Kelly is ambitious and for that he is to be lauded. Ambitious books are rare enough as it is so it is always enjoyable reading something original. With that being said. Kelly outlines what he calls ‘The Technium’ (his wording) which can be loosely defined as the sum of all human made technology and culture. The Technium is distinct from technology, technology is no longer sufficient to describe the changes in the world that Kelly is observing.
The books title is “What Technology Wants” which should be read as “What the Technium Wants”. It is an interesting phrase as what Kelly has done is assign desire to technology. No longer will it be treated as an outgrowth of human ingenuity, instead, technology has its own wants and desires that it is seeking to satisfy by using human actors to change itself. The Technium thus forms a higher kingdom of life.

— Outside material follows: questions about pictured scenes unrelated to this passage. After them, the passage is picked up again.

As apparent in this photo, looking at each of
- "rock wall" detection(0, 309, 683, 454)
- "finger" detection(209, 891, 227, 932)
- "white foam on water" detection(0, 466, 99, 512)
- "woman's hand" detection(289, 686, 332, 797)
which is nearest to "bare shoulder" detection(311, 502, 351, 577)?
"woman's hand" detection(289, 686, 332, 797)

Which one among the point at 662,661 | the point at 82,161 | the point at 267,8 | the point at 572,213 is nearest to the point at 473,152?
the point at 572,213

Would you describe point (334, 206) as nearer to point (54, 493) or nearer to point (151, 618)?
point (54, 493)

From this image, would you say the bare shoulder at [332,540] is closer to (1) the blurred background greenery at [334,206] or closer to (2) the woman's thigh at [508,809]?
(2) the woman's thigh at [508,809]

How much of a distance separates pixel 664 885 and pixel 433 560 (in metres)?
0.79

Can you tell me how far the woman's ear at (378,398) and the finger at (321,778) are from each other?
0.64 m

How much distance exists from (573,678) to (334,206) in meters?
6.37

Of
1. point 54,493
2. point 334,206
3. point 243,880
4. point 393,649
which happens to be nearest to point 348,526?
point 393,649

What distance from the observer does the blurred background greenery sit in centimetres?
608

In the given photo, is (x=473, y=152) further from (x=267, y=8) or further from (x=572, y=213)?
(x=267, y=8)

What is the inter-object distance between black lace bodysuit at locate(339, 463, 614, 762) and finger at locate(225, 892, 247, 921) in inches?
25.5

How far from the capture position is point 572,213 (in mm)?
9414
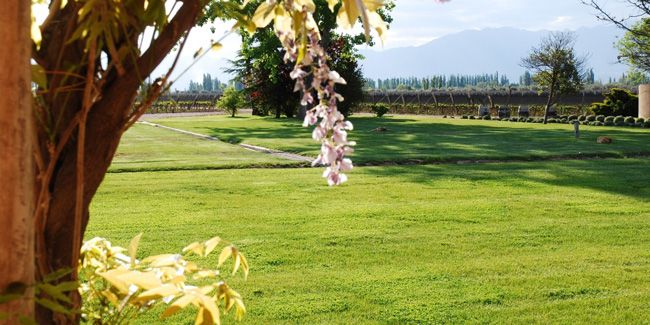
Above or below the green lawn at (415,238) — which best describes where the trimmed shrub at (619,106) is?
above

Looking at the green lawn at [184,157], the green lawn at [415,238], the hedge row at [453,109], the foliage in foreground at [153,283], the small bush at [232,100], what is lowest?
the green lawn at [415,238]

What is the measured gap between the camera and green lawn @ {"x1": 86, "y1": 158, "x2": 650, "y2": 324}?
4.48 meters

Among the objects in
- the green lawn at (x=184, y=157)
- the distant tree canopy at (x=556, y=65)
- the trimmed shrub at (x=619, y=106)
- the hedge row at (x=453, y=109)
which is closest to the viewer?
the green lawn at (x=184, y=157)

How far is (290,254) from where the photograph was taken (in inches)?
228

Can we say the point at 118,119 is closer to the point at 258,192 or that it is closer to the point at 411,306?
the point at 411,306

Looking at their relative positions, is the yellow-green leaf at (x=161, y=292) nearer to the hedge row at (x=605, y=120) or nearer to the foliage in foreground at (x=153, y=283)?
the foliage in foreground at (x=153, y=283)

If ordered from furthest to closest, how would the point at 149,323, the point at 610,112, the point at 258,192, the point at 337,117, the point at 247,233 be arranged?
the point at 610,112
the point at 258,192
the point at 247,233
the point at 149,323
the point at 337,117

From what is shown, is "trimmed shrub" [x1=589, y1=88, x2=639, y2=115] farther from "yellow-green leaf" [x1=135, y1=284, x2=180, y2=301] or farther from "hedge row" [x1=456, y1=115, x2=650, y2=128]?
"yellow-green leaf" [x1=135, y1=284, x2=180, y2=301]

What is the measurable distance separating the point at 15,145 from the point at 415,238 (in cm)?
537

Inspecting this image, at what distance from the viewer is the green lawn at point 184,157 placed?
13.2 meters

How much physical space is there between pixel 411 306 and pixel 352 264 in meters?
1.11

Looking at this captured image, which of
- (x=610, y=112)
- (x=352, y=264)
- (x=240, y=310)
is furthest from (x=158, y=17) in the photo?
(x=610, y=112)

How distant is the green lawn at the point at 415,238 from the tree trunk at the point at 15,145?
296cm

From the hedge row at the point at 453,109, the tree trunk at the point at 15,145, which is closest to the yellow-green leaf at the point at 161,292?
the tree trunk at the point at 15,145
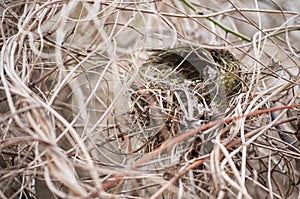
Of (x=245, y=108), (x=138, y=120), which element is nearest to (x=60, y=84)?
(x=138, y=120)

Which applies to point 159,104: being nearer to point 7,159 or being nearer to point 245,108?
point 245,108

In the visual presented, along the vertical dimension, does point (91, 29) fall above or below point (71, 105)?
above

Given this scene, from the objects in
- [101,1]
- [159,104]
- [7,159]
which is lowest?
[7,159]

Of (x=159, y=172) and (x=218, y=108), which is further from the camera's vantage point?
(x=218, y=108)

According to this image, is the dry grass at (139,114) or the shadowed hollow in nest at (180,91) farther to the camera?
the shadowed hollow in nest at (180,91)

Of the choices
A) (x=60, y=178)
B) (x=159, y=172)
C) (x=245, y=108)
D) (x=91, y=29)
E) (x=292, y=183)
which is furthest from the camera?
(x=91, y=29)

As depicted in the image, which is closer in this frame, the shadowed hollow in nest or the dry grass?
the dry grass

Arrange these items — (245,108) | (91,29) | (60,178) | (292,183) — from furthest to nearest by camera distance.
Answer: (91,29) → (292,183) → (245,108) → (60,178)
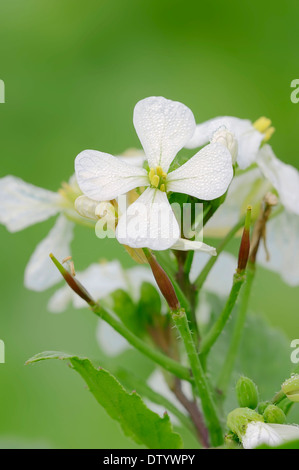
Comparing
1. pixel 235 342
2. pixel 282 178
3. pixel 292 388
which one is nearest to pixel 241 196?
pixel 282 178

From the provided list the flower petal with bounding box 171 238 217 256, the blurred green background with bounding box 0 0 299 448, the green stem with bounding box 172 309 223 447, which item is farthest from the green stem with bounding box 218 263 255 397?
the blurred green background with bounding box 0 0 299 448

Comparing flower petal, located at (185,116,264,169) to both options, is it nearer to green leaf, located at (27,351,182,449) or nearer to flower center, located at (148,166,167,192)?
flower center, located at (148,166,167,192)

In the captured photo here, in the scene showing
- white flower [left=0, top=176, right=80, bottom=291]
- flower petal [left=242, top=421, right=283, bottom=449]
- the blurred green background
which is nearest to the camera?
flower petal [left=242, top=421, right=283, bottom=449]

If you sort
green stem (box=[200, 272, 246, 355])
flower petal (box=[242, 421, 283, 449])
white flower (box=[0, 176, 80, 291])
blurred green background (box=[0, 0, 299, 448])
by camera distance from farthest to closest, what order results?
blurred green background (box=[0, 0, 299, 448])
white flower (box=[0, 176, 80, 291])
green stem (box=[200, 272, 246, 355])
flower petal (box=[242, 421, 283, 449])

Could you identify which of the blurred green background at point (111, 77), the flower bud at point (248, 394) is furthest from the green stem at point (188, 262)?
the blurred green background at point (111, 77)

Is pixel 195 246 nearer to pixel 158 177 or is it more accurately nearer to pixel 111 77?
pixel 158 177

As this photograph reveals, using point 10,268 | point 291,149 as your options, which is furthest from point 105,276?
point 291,149

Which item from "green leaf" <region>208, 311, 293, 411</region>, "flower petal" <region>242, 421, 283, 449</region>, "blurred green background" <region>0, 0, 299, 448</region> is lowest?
"flower petal" <region>242, 421, 283, 449</region>
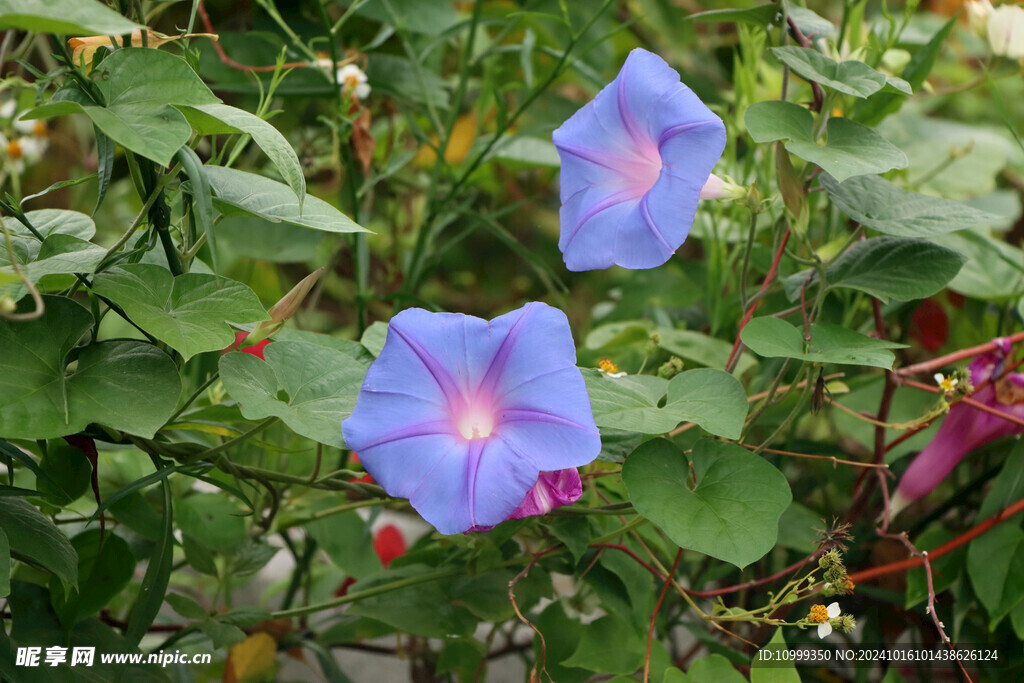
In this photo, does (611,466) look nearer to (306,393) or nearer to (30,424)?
(306,393)

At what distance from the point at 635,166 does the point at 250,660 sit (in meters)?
0.66

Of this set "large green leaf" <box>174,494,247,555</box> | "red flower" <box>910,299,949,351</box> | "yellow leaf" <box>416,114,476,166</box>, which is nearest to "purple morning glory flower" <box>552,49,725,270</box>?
"large green leaf" <box>174,494,247,555</box>

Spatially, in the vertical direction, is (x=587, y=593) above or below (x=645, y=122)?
below

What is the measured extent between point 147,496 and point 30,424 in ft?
1.36

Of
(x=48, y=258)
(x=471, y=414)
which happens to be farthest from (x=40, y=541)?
(x=471, y=414)

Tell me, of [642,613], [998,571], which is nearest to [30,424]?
[642,613]

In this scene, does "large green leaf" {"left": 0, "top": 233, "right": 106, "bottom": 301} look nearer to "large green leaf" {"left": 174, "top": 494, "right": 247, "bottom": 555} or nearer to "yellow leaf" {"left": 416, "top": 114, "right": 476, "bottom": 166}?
"large green leaf" {"left": 174, "top": 494, "right": 247, "bottom": 555}

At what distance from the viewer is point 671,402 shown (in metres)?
0.59

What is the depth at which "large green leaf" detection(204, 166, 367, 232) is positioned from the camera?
53 cm

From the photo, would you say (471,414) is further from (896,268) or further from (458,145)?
(458,145)

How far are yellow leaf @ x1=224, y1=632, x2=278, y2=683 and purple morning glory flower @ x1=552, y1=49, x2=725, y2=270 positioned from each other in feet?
1.85

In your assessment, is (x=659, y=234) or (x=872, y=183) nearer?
(x=659, y=234)

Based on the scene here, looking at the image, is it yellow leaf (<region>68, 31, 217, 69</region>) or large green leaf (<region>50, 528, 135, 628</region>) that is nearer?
yellow leaf (<region>68, 31, 217, 69</region>)

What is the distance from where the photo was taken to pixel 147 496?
0.85 m
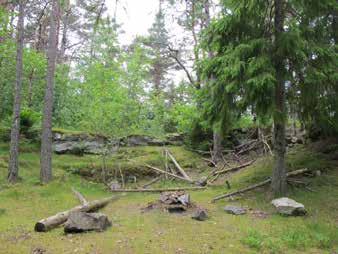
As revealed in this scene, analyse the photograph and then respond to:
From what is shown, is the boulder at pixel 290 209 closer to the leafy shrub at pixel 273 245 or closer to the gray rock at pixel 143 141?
the leafy shrub at pixel 273 245

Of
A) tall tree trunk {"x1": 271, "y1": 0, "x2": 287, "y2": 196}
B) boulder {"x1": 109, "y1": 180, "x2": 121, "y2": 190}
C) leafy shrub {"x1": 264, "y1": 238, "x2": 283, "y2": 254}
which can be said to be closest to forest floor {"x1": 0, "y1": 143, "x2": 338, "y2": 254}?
leafy shrub {"x1": 264, "y1": 238, "x2": 283, "y2": 254}

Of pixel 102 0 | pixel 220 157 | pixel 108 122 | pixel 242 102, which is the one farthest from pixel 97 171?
pixel 102 0

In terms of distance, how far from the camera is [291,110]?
7590 mm

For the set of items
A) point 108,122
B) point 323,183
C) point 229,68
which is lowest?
point 323,183

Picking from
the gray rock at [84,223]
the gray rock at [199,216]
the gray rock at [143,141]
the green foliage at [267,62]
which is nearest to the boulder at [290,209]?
the gray rock at [199,216]

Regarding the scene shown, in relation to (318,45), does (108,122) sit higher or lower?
lower

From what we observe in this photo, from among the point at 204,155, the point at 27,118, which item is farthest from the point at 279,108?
the point at 27,118

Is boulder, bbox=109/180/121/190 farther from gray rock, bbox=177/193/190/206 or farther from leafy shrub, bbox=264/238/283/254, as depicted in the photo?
leafy shrub, bbox=264/238/283/254

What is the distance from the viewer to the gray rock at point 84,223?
16.6 feet

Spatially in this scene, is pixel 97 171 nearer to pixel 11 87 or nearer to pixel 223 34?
pixel 11 87

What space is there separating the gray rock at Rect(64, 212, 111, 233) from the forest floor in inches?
6.2

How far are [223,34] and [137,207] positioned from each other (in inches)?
197

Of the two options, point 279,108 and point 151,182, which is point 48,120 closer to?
point 151,182

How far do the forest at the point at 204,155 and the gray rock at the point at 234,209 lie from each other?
0.03 m
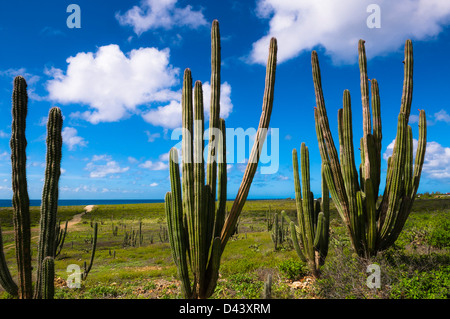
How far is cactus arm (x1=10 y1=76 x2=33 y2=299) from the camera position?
413 cm

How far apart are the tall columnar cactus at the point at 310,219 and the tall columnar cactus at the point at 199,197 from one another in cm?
322

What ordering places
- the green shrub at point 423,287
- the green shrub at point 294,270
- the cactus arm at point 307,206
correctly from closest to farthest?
the green shrub at point 423,287 < the cactus arm at point 307,206 < the green shrub at point 294,270

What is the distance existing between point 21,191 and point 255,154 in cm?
367

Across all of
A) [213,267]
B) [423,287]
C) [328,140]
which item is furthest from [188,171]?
[423,287]

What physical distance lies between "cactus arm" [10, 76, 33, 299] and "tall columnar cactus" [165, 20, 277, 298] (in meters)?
2.20

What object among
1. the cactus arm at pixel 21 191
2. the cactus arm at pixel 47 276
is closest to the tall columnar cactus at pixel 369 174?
the cactus arm at pixel 47 276

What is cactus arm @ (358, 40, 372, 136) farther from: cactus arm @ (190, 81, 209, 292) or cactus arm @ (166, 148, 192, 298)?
cactus arm @ (166, 148, 192, 298)

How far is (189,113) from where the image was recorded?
4148 mm

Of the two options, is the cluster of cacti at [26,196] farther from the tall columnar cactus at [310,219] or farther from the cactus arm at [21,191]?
the tall columnar cactus at [310,219]

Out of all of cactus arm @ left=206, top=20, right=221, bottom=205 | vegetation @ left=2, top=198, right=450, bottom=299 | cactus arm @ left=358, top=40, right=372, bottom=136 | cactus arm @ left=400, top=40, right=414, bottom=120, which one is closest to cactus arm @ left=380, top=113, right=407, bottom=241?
cactus arm @ left=400, top=40, right=414, bottom=120

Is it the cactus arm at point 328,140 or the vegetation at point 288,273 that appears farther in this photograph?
the cactus arm at point 328,140

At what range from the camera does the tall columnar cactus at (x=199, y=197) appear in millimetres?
4016

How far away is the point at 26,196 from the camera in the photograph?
4234 millimetres

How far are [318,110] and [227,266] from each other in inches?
340
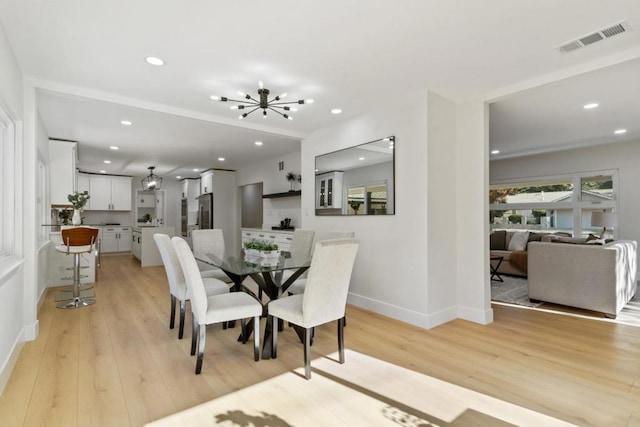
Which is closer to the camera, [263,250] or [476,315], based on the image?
[263,250]

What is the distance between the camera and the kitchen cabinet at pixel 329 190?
4.49 m

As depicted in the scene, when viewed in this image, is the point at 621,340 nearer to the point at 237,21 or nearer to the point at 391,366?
the point at 391,366

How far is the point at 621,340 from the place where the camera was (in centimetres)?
304

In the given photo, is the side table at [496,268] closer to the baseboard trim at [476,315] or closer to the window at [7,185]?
the baseboard trim at [476,315]

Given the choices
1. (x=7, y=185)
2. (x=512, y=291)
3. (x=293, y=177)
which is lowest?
(x=512, y=291)

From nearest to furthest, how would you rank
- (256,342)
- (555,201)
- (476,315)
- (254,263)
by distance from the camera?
(256,342)
(254,263)
(476,315)
(555,201)

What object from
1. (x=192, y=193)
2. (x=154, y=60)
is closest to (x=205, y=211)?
(x=192, y=193)

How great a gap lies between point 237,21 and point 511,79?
2.56m

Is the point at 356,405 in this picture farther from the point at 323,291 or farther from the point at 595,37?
the point at 595,37

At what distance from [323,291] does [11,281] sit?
237 cm

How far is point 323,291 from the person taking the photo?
7.76 feet

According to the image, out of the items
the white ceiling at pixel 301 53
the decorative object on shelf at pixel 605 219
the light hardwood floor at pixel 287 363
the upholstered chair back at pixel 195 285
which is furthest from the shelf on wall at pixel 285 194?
the decorative object on shelf at pixel 605 219

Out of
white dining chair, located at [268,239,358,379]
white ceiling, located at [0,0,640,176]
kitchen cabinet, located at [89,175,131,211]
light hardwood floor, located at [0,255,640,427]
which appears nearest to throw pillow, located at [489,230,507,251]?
white ceiling, located at [0,0,640,176]

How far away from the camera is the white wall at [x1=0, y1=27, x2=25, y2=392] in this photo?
2.21m
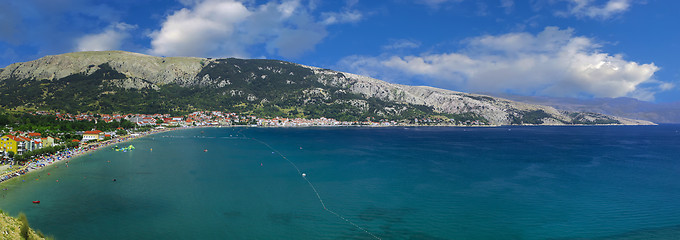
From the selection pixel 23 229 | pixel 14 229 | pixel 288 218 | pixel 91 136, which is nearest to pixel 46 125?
pixel 91 136

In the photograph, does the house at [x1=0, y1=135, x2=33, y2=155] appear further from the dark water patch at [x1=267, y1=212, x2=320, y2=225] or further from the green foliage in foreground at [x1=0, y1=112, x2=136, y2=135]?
the dark water patch at [x1=267, y1=212, x2=320, y2=225]

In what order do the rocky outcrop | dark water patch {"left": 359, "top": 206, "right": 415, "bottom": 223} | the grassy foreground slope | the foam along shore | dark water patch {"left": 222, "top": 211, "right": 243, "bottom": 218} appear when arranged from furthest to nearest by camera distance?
the rocky outcrop, the foam along shore, dark water patch {"left": 222, "top": 211, "right": 243, "bottom": 218}, dark water patch {"left": 359, "top": 206, "right": 415, "bottom": 223}, the grassy foreground slope

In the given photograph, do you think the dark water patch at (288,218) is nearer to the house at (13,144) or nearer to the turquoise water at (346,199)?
the turquoise water at (346,199)

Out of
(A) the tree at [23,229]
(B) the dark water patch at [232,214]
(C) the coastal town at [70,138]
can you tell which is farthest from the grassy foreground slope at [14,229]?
(C) the coastal town at [70,138]

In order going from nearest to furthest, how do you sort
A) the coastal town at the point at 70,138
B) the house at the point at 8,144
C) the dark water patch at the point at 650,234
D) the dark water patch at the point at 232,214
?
the dark water patch at the point at 650,234, the dark water patch at the point at 232,214, the coastal town at the point at 70,138, the house at the point at 8,144

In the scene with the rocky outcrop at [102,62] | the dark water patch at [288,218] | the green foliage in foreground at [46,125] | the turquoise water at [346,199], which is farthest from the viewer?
the rocky outcrop at [102,62]

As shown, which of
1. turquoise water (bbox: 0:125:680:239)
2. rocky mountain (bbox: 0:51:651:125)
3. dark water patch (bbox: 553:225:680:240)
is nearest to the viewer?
dark water patch (bbox: 553:225:680:240)

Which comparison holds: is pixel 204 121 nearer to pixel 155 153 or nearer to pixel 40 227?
pixel 155 153

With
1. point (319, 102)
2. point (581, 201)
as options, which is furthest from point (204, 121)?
point (581, 201)

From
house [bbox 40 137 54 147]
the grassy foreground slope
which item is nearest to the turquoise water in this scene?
the grassy foreground slope
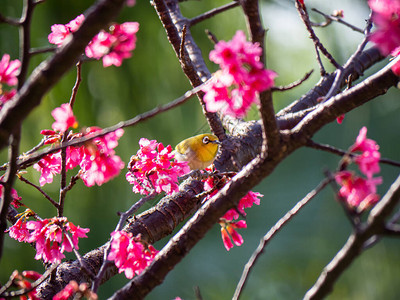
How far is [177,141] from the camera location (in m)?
2.28

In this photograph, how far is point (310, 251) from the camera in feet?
7.92

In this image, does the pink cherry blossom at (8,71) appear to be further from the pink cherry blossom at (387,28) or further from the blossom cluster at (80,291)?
the pink cherry blossom at (387,28)

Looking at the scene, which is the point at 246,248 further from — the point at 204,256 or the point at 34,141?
the point at 34,141

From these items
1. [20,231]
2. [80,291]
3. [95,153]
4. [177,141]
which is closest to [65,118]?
[95,153]

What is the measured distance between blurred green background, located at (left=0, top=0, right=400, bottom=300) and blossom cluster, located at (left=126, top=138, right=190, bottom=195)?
1.22 metres

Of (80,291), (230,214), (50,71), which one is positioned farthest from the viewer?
(230,214)

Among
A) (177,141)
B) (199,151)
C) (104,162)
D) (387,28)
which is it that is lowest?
(177,141)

The underlying thesis aside, which is interesting in some parts, Kelly exhibits a somewhat nauseating love for technology and the internet. Throughout the book all technology is seen as good as it increases the number of choices that are available to us. Conveniently, Kelly doesn’t seem to discuss the types of technology that increase the number of choices for it’s users while decreasing them for others. This falls particularly flat in some of the sections where Kelly discusses the masses of digitally connected cameras that span the globe. The fact that these cameras have been used to oppress segments of society, to racially profile them, to exclude. These bits aren’t important because technology increases choice!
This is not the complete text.